Patrick Payne, Randall Johnson, Steven Mullins Jr., Curtis Mullins and Melinda Davis, conspired with others to defraud the Pandemic Unemployment Assistance Program by claiming and receiving benefits which they and others were not entitled. The Office of the Inspector General of the United States Department of Labor is grateful for our partnerships with the Virginia Employment Commission and our many law enforcement partners. We would also like to thank the United States Attorney’s Office for its continued efforts to prosecute those who violate public interest programs and commit fraud, ”said Syreeta Scott, Special Agent in charge of the Philadelphia area, Office of the Inspector General of the United States Department of Labor.
Each of the individuals pleaded guilty to conspiracy to defraud the United States and conspiracy to commit mail fraud. Each faces a maximum sentence of 30 years in prison. A federal district court judge will determine any sentence after considering US sentencing guidelines and other statutory factors.
The Office of the Inspector General of the Department of Labor and the Internal Revenue Service – Criminal Investigation, as well as national and local partners, including the Norton Police Department and the Russell County Sheriff’s Office, are investigating the case.
Assistant United States Attorney Daniel J. Murphy continued the case.
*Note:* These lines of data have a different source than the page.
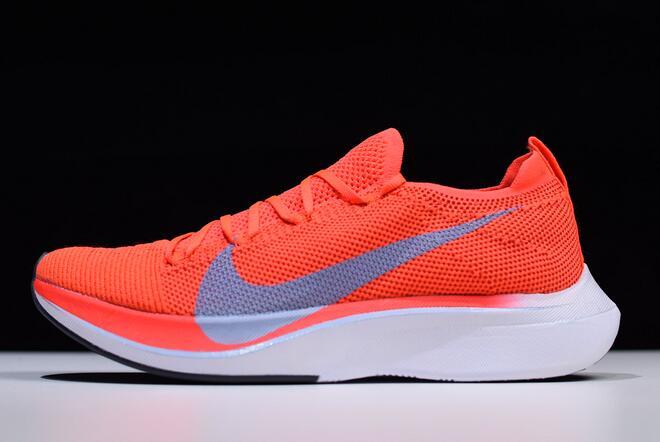 9eac2e454c9f Nike Zoom VaporFly 4% Flyknit Bright Crimson Ice Blue AJ3857-600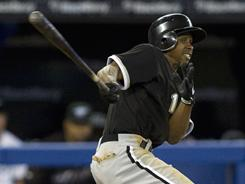 Juan Pierre hits the game-winning single during the ninth inning against the Toronto Blue Jays on Thursday, extending his hitting streak to 11 games.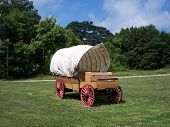 stock photo of tarp  - Antique western wagon with original wheels and tarp showing beautiful green grass trees and blues sky in eastern connecticut usa - JPG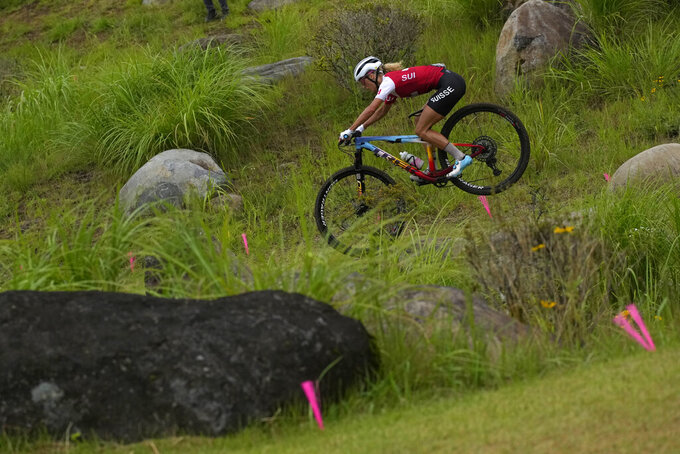Jolanda Neff of Switzerland competes during the women's cross-country mountain bike competition at the 2020 Summer Olympics, Tuesday, July 27, 2021, in Izu, Japan. (AP Photo/Christophe Ena)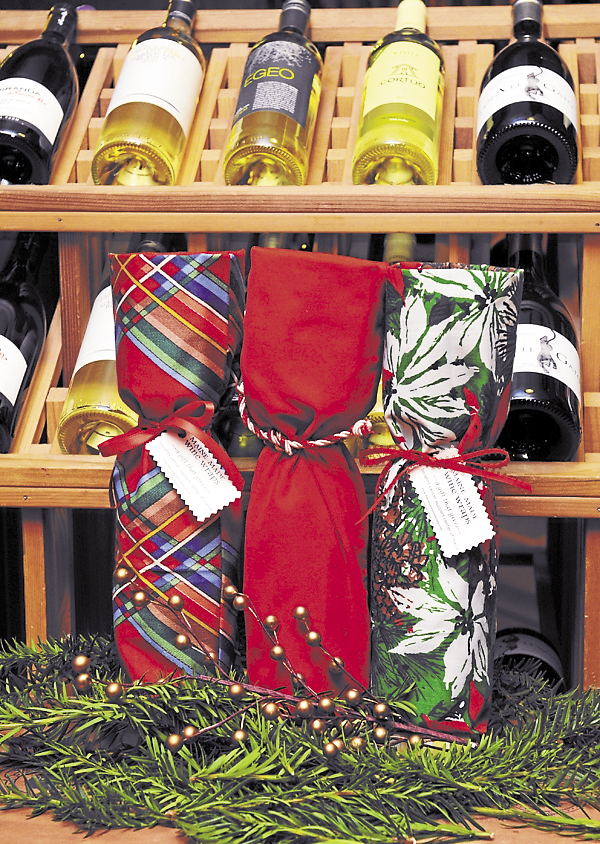 Holiday wine wraps are ready to accent holiday gift giving. Buying a wine wrap from Maine Made Wine Wraps ensures that 100 percent of the proceeds go to benefit the Cancer Support Center of Maine.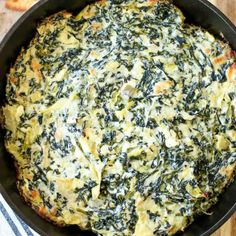 If you're looking for a crowd-pleasingappetizer that is sure to be a hit (and is super easy), this hot, cheesy Baked Spinach Artichoke Dip Recipe is it!Serve it in a bread bowl or with tortilla chips, either way, this is going to be your new favorite go-to appetizer!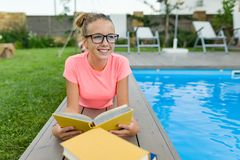 Young girl in glasses near the pool with a pile of books, reading book. Education, summer, knowledge stock image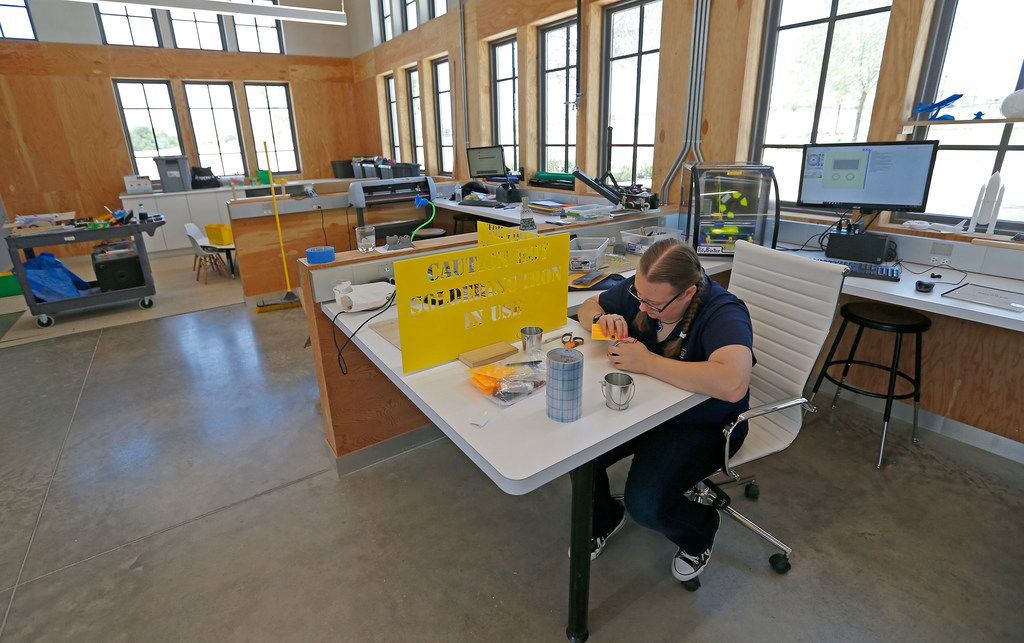 Danielle Webber works on a project inside the Walsh Makerspace in the Walsh development in Fort Worth, Texas, Thursday, July 5, 2018. The Walsh development, formerly part of Walsh Ranch, is on more than 7,000 acres. (Jae S. Lee/The Dallas Morning News)
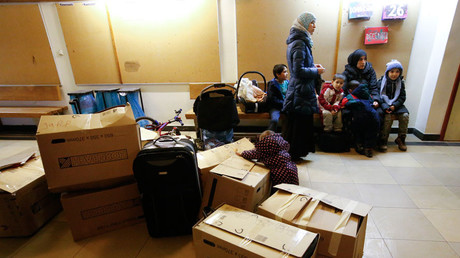 Migrants wait to get their rooms upon their arrival at a refugee shelter in Friedenau city hall in Berlin's Tempelhof-Schoeneberg district, Germany © Fabrizio Bensch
On May 17, 2021, the Attorney General created the COVID-19 Fraud Enforcement Working Group to mobilize the resources of the Department of Justice in partnership with government agencies to strengthen efforts to combat and prevent the pandemic fraud. The Working Group strengthens efforts to investigate and prosecute the most culpable national and international criminal actors and assists agencies responsible for administering relief programs to prevent fraud, among other methods, by scaling up and integrating mechanisms coordination, identifying resources and techniques for uncovering fraudulent actors and their programs, and sharing and leveraging information and knowledge gained from previous enforcement efforts. For more information on the Department’s response to the pandemic, please visit https://www.justice.gov/coronavirus.
Anyone with information about allegations of attempted fraud involving COVID-19 can report it by calling the Department of Justice’s National Center for Disaster Fraud Enforcement (NCDF) hotline at 866-720 -5721 or via the NCDF web complaint form at: https: // www. .justice.gov / disaster-fraud / ncdf-disaster-complaint-form.